The parliament of Kirghizistan ratified the UN Protocol on the abolition of the death penalty on February 11, making the re-establishment of the death penalty illegal.
The French ministry of foreign affairs made the decision public and said in a communiqué: “France welcomes the ratification by the Kirghizstan Parliament of the bill relating to the adoption by Kirghizstan of the second Optional Protocol to the International Covenant on Civil and Political Rights which aims to abolish the death penalty.”

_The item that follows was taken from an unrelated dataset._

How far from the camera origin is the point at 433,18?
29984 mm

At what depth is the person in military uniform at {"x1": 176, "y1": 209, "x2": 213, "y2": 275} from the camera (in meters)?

World Coalition member organisation Penal Reform International confirmed the news. The president must now sign the ratification into law and have it deposited with the Secretary-General of the United Nations before Kirghizstan becomes the 73rd State party to the Protocol. The World Coalition expect this to happen in the coming weeks.
Kirghizstan was one of the target countries in the World Coalition’s campaign in favour of the ratification of the treaty, through which State parties pledge that they will never re-establish the death penalty. France is one of the “Friend of the Protocol” States that support this campaign.
Kirghizstan’s ratification comes months after a debate started there on the reinstatement of capital punishment, which was abolished in 2007. In 2009, President Kurmanbek Bakiyev commissioned a report on the death penalty from the National Security Council. Several members of the council had supported its re-establishment.